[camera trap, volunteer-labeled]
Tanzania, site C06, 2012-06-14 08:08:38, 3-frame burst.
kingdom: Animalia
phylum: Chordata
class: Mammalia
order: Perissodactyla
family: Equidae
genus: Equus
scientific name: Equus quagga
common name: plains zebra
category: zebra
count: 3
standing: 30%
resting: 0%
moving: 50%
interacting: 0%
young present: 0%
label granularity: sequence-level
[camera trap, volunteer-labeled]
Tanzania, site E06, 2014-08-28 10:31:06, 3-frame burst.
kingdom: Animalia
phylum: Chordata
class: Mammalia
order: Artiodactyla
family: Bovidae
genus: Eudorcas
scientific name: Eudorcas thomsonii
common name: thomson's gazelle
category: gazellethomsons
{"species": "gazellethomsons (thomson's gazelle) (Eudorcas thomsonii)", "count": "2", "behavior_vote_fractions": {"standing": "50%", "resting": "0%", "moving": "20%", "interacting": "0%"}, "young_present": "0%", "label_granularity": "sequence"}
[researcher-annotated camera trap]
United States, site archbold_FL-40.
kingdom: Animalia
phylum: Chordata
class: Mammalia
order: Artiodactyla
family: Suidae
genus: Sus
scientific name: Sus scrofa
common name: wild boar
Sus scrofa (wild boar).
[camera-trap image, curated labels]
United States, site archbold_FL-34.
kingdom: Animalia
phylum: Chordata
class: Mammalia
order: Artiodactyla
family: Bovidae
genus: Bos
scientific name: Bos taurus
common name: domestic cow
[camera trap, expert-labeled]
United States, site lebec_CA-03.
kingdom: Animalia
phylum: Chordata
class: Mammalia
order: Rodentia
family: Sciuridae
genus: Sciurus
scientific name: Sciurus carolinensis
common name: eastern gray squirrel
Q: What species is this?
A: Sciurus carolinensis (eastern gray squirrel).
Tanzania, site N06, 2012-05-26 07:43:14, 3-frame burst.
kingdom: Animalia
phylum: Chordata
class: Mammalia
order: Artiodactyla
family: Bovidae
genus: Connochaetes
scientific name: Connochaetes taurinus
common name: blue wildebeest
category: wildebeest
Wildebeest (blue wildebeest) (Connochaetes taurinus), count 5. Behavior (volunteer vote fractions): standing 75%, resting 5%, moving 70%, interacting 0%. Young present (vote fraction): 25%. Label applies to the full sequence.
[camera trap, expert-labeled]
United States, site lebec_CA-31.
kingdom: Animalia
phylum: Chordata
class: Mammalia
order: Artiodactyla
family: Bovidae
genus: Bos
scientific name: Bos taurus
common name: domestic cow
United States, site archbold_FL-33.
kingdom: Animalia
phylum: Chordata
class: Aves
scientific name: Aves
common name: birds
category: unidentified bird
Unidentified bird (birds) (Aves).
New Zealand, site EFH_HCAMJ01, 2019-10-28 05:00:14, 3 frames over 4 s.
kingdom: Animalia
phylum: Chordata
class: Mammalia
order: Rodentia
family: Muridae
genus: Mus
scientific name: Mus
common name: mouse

## YOUR GOAL
Beginning with the line above that contains "family: Sciuridae", copy each line exactly up to and including the line that contains "common name: birds", and go no further.

## YOUR SOLUTION
family: Sciuridae
genus: Sciurus
scientific name: Sciurus carolinensis
common name: eastern gray squirrel
Q: What species is this?
A: Sciurus carolinensis (eastern gray squirrel).
Tanzania, site N06, 2012-05-26 07:43:14, 3-frame burst.
kingdom: Animalia
phylum: Chordata
class: Mammalia
order: Artiodactyla
family: Bovidae
genus: Connochaetes
scientific name: Connochaetes taurinus
common name: blue wildebeest
category: wildebeest
Wildebeest (blue wildebeest) (Connochaetes taurinus), count 5. Behavior (volunteer vote fractions): standing 75%, resting 5%, moving 70%, interacting 0%. Young present (vote fraction): 25%. Label applies to the full sequence.
[camera trap, expert-labeled]
United States, site lebec_CA-31.
kingdom: Animalia
phylum: Chordata
class: Mammalia
order: Artiodactyla
family: Bovidae
genus: Bos
scientific name: Bos taurus
common name: domestic cow
United States, site archbold_FL-33.
kingdom: Animalia
phylum: Chordata
class: Aves
scientific name: Aves
common name: birds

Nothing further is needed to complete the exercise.